Они были примерно одного возраста, и в отношениях между нашей бабушкой и отцом Сайласа всегда проглядывала определенная дружеская игривость. Теперь мне вовсе неудивительно, что они получали удовольствие от общества друг друга. Мать Сайласа, Селия, умерла, когда мальчику было восемь, а брат папаши Рейнольдса (кстати, единственный из его близких родственников, кто остался в Эллисоне), Джейкоб, был настолько моложе него, что больше походил на еще одного ребенка. Папаша Рейнольдс нуждался в поддержке и участии бабули Марч, пусть даже с ним бабушка разговаривала тем же менторским тоном, что и с нами.

Я глажу Баламута и устало разглядываю ржавые трубы на потолке. Интересно, что бы сделал Сайласов отец, чтобы привести это место в порядок? С улицы, из полуразрушенной церкви доносится колокольный звон, отмечающий время — резкий металлический звук, который не умиротворяет, а раздражает. Баламут шипит, а я глубоко вздыхаю. Даже папаша Рейнольдс вряд ли смог бы сделать крепость из этой дыры. Но кто знает, вдруг это получится у Сайласа…

ГЛАВА СЕДЬМАЯ

СКАРЛЕТТ

Везде в этом городе я чувствую присутствие фенрисов: они оставили свой след на каждом углу, прошлись по каждой дорожке. Улицы — мешанина из стали, стекла и людской массы. Все совсем не так, как в Эллисоне. Меня не разглядывают прохожие. Люди здесь вообще никого не видят: они глядят прямо перед собой и бегут куда-то, сломя голову, как будто речь идет о жизни и смерти. Полагаю, это нас объединяет.

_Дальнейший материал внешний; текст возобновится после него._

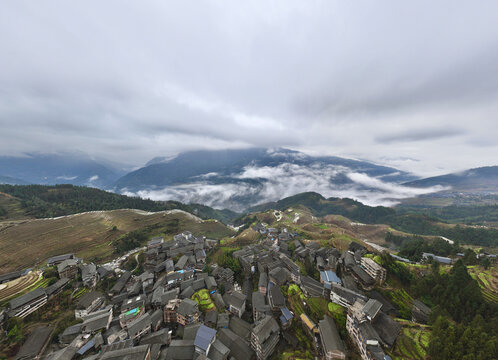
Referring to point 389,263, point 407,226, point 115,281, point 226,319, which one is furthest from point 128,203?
point 407,226

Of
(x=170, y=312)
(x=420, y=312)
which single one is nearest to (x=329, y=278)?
(x=420, y=312)

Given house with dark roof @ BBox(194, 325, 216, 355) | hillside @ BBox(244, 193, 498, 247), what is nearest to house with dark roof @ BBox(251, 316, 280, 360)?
house with dark roof @ BBox(194, 325, 216, 355)

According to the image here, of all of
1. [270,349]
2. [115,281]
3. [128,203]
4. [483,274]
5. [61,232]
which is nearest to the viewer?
[270,349]

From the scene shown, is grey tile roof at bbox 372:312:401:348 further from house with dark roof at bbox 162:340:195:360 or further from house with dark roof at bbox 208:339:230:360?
house with dark roof at bbox 162:340:195:360

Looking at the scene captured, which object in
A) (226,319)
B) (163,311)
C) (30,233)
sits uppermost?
(226,319)

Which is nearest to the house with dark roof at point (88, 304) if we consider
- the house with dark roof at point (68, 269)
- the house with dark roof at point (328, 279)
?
the house with dark roof at point (68, 269)

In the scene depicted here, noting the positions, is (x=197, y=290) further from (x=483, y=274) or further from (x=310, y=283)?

В ломбарде грязно. Здесь целая толпа народу с вещами, пропахшими чужим жильем: кондиционером для белья, сигаретами, кухонными приправами. Я протискиваюсь в начало заведения, где скучающая мужеподобная дама смотрит на маленьком телевизоре «Шоу Джерри Спрингера». Через несколько минут, заложив пару браслетов, выхожу из ломбарда с тонкой стопкой банкнот в руках.

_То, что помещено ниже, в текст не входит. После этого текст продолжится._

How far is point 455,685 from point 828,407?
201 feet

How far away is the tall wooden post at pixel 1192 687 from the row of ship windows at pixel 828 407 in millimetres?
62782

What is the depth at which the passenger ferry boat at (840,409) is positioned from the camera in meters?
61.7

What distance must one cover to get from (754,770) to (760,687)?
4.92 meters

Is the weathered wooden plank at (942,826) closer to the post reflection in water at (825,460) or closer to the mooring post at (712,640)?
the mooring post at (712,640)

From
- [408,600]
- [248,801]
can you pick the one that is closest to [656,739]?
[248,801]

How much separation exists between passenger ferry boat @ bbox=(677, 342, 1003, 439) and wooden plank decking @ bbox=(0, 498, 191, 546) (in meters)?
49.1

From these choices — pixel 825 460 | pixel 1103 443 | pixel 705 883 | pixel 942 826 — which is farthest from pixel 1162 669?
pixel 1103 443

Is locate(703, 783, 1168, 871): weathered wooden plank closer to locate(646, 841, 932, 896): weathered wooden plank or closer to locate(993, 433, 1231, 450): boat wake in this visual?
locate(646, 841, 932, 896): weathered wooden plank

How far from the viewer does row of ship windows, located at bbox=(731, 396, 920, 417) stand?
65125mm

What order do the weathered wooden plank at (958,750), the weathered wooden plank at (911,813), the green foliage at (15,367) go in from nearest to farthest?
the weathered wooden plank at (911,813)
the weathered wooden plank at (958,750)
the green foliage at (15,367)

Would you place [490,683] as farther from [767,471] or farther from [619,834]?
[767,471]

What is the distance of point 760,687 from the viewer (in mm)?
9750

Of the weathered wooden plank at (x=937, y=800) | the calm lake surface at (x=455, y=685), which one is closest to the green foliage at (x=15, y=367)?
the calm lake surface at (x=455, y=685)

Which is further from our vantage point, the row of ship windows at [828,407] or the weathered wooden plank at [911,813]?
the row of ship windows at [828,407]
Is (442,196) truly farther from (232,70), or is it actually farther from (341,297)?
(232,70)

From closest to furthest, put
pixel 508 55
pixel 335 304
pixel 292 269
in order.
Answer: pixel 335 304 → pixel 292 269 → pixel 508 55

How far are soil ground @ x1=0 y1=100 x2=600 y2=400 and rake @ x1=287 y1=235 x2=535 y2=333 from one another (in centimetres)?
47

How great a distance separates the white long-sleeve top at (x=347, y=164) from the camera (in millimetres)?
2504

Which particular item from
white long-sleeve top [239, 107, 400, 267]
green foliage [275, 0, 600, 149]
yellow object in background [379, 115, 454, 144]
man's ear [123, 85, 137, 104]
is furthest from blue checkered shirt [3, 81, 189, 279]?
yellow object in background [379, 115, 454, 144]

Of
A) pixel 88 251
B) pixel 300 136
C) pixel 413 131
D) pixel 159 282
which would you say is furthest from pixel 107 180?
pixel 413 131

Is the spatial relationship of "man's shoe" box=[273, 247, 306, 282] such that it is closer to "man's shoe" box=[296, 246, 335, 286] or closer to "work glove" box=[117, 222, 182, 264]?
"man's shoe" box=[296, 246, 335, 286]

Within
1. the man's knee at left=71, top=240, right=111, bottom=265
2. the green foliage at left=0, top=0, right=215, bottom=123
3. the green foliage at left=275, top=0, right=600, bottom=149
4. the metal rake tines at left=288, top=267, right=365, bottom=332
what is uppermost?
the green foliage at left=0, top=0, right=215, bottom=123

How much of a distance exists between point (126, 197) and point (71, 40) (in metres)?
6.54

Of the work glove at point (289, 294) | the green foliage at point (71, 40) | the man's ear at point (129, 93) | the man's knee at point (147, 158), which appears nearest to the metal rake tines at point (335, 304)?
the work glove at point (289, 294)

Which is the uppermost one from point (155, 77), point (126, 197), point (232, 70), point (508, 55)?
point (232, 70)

Сумерки в городе бесконечны: с заходом солнца на улицах зажигаются миллиарды огней, все освещено сиянием неоновых вывесок, огнями кинотеатров и уличными фонарями. Из-за этого теряется счет времени, потому что я не могу определить по солнцу или по луне, насколько припозднилась. Без всякого умысла спускаюсь на платформу метро, разглядываю по пути затейливое граффити, потом ищу в карманах какую-нибудь мелочь — подать старому негру, который барабанит по перевернутым ведрам. Лицо у него покрыто шрамами, почти как мое, но вряд ли его отметины оставил волк.